*НАБОР ЗАДАНИЙ*.
1 – Проверьте по интервью об экономике России, верны ли утверждения: (а) в 2000 году доля остатков средств московских банков в Центральном банке составляла 50%; (б) на Европейский Союз приходится 80% внешнего товарооборота России; (в) «газелями» называют средние и малые компании, растущие со скоростью 10–15% в год. К каждому ответу «да» или «нет» приведите решающие слова текста дословно.
2 – Продолжите интервью об экономике России, начиная сразу после его последней реплики.

К.Т.: Ну, не то чтобы
недоступен, а он просто грабительский: бери - не хочу, что называется, нет?
Я.М.: Он на самом
деле не доступен.
К.Т.: Даже под эти
проценты взять?
Я.М.: Потому что
даже в Москве, где очень высока концентрация денег, где-то в районе 80%
денежных ресурсов, это очень легко вычисляется. Это остатки средств московских
банков и банков московского региона в Центральном банке – это в районе 80%. В
2000 году это было 50%.
К.Т.: То есть, раньше
по стране деньги размазаны были более равномерно, чем сейчас?
Я.М.: Да, и
Москва в полной мере эту функцию - когда ты деньги собираешь, потом
размазываешь по стране - она не выполняет.
К.Т.: С точки зрения
собирания выполняет, а вот с размазыванием не очень?
Я.М.: Да, потому
что внутри регионов очень большой физический дефицит кредита, то есть речь не
только о процентах. Конечно же, проблемы инфляции, прежде всего немонетарной
инфляции. До падения курса рубля мы говорили о том, что почти 100% инфляции
немонетарной вызывается государством, когда государство повышает те цены,
тарифы, которые оно регулирует.
Мы создали государство слонов, между которыми
очень тяжело протиснуться среднему и малому
бизнесу
Сейчас мы говорим, что где-то 50% - инфляция
немонетарная, а 50% - это падение курса рубля. И, тем не менее, вот эта часть
немонетарная осталась. Мы
создали государство слонов, мы создали государство огромных существ, которые,
бывает, еле двигаются, и между которыми очень тяжело протиснуться тем самым
точкам роста - среднему бизнесу, малому бизнесу. Когда журнал
"Эксперт" занимался интересным проектом "газели". "Газели"
– это средние и малые компании, которые растут со скоростью 10-15% в год.
К.Т.: Газели в смысле
не автомобиль, а в смысле по сравнению со слоном.
Я.М.: Да, в
смысле компаний, которые бегут, которые очень динамичны, и т.д., и т.п. До
кризиса их было довольно много.
К.Т.: Извините,
давайте просто уточним, мы началом кризиса считаем что? Потому что, например,
Медведев сегодня сказал, что мир еще не оправился после кризиса 2008 года.
Когда начался кризис, о котором мы сейчас говорим?
Я.М.: Есть точка
2008 год, и первые неприятности - это конец 2007 года. Потом, дальше, как
говорят финансисты, - неустойчивый период, когда растут, как американская
экономика, европейская экономика, - ей более тяжело, она заторможена. Мы с этим
были очень связаны, мы примерно дышали так же, как дышала европейская
экономика, потому что мы от нее очень зависим. 50% внешнего товарооборота
России приходится на Европейский Союз. А вот дальше, с началом этого года,
дорожки начали расходиться: в Европе идет очень тяжелое осторожное
возобновление роста, а в России экономика потихоньку начинает спадать. Это
организм, у которого появились первые признаки довольно серьезной болезни с начала
этого года.

*ЗАПИСИ*.

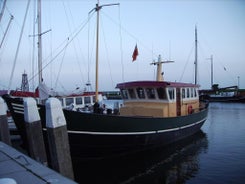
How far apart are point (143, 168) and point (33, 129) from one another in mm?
5046

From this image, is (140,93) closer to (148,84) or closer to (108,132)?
(148,84)

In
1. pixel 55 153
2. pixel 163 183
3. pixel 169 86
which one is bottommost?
pixel 163 183

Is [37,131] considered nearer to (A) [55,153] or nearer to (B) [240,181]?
(A) [55,153]

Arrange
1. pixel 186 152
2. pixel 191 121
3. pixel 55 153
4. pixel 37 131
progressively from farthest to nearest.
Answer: pixel 191 121, pixel 186 152, pixel 37 131, pixel 55 153

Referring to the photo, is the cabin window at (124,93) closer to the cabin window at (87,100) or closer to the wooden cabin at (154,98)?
the wooden cabin at (154,98)

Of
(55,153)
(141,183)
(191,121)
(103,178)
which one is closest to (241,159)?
(191,121)

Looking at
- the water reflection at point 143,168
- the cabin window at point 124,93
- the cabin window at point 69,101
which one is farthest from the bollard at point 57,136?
the cabin window at point 69,101

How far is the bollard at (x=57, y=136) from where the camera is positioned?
5.27 m

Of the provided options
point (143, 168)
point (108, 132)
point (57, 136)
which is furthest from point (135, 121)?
point (57, 136)

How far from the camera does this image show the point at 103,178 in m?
8.84

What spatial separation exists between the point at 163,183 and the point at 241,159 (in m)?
4.70

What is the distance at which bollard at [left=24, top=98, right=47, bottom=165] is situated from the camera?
646 cm

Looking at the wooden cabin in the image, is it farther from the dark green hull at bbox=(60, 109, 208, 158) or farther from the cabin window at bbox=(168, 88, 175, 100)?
the dark green hull at bbox=(60, 109, 208, 158)

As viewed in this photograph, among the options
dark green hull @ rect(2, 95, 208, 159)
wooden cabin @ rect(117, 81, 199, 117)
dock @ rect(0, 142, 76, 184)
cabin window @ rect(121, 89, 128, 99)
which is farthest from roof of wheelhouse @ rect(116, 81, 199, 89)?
dock @ rect(0, 142, 76, 184)
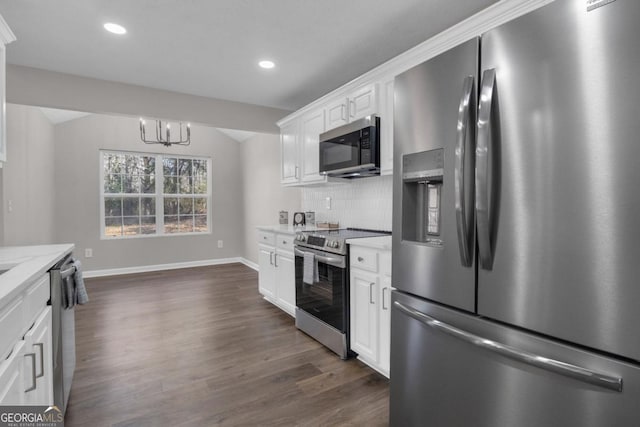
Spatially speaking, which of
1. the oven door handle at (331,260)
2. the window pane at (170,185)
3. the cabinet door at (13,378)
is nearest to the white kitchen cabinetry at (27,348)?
the cabinet door at (13,378)

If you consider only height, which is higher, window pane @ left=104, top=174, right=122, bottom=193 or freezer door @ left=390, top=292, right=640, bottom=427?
window pane @ left=104, top=174, right=122, bottom=193

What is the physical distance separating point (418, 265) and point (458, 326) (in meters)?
0.29

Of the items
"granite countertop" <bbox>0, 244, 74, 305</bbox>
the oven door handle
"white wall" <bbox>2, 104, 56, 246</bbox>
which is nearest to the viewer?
"granite countertop" <bbox>0, 244, 74, 305</bbox>

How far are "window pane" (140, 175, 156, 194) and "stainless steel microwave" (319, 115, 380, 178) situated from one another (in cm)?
407

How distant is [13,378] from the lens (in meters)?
1.13

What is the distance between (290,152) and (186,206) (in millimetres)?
3252

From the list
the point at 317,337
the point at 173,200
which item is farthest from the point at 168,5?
the point at 173,200

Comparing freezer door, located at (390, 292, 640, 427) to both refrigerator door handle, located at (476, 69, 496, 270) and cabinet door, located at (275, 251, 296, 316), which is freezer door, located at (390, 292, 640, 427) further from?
cabinet door, located at (275, 251, 296, 316)

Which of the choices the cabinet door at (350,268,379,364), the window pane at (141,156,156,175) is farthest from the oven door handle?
the window pane at (141,156,156,175)

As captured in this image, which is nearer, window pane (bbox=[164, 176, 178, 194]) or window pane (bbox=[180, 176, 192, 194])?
window pane (bbox=[164, 176, 178, 194])

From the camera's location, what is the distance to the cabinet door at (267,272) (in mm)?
3695

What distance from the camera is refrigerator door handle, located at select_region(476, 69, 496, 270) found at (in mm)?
1117

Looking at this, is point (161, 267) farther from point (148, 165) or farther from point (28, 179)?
point (28, 179)

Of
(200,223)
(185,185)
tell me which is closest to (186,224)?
(200,223)
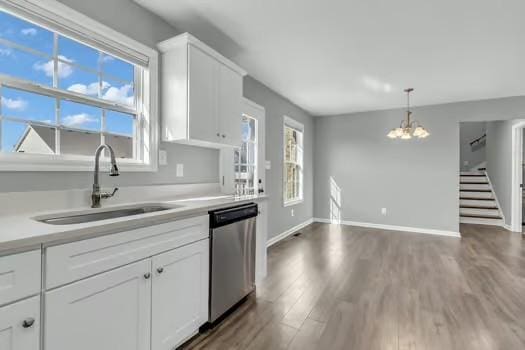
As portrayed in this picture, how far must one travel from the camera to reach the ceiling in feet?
6.85

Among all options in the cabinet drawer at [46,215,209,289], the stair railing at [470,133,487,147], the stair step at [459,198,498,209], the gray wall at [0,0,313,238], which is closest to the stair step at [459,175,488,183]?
the stair step at [459,198,498,209]

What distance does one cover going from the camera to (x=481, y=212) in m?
5.88

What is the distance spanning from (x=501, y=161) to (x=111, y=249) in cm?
752

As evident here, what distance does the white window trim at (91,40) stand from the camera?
1.44 m

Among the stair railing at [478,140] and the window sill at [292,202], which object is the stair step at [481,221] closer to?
the stair railing at [478,140]

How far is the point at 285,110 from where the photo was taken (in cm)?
467

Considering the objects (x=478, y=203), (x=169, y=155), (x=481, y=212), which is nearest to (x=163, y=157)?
(x=169, y=155)

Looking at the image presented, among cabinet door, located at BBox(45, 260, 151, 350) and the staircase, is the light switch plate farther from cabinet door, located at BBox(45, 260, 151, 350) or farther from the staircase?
the staircase

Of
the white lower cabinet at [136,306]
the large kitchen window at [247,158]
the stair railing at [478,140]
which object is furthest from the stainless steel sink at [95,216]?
the stair railing at [478,140]

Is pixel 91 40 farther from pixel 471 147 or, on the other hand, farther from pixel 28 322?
pixel 471 147

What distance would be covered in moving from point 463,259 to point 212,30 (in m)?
4.22

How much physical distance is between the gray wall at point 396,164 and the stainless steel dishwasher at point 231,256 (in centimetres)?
389

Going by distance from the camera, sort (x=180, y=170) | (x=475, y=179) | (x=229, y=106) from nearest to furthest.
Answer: (x=180, y=170) → (x=229, y=106) → (x=475, y=179)

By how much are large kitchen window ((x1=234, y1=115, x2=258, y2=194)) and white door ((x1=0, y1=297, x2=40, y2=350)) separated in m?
2.43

*ОТВЕТЫ ПО ПОРЯДКУ*.
1 –
(а) Да: «В 2000 году это было 50%».
(б) Нет: «50% внешнего товарооборота России приходится на Европейский Союз».
(в) Да: «"Газели" – это средние и малые компании, которые растут со скоростью 10-15% в год».

2 –
У нас есть год-полтора, чтобы остановить зарождающуюся болезнь
Это такое предкризисное или предболезненное состояние, а может уже
и болезненное, которое может развиваться и дальше в очень неприятные вещи, если
его не остановить. Вот как раз
у нас есть год-полтора, чтобы эту зарождающуюся неприятность, - не хочется
говорить, но болезнь, - чтобы ее остановить. Поэтому мы вот в этом году
очень неудачном действительно постепенно заворачиваем после заторможенности
2013 года на дорожку неприятную, ведущую вниз. Надо с этим что-то делать.
К.Т.: Один из
симптомов той болезни, о которой мы говорим - это как температура - это курс
национальной валюты. Смотрите, президент в послании говорил много о спекулянтах
и мерах против спекулянтов - их, правда, не последовало. Сегодня премьер-министр
сказал, что курс зависит и от спекулянтов тоже, но очень много факторов. Понятно,
что и нефть, и санкции, много всего, но при этом премьер сегодня сказал, что
рубль реально, с его точки зрения, недооценен. По вашему мнению, какой курс
сегодня был бы справедливым, и что с этим курсом будет дальше происходить?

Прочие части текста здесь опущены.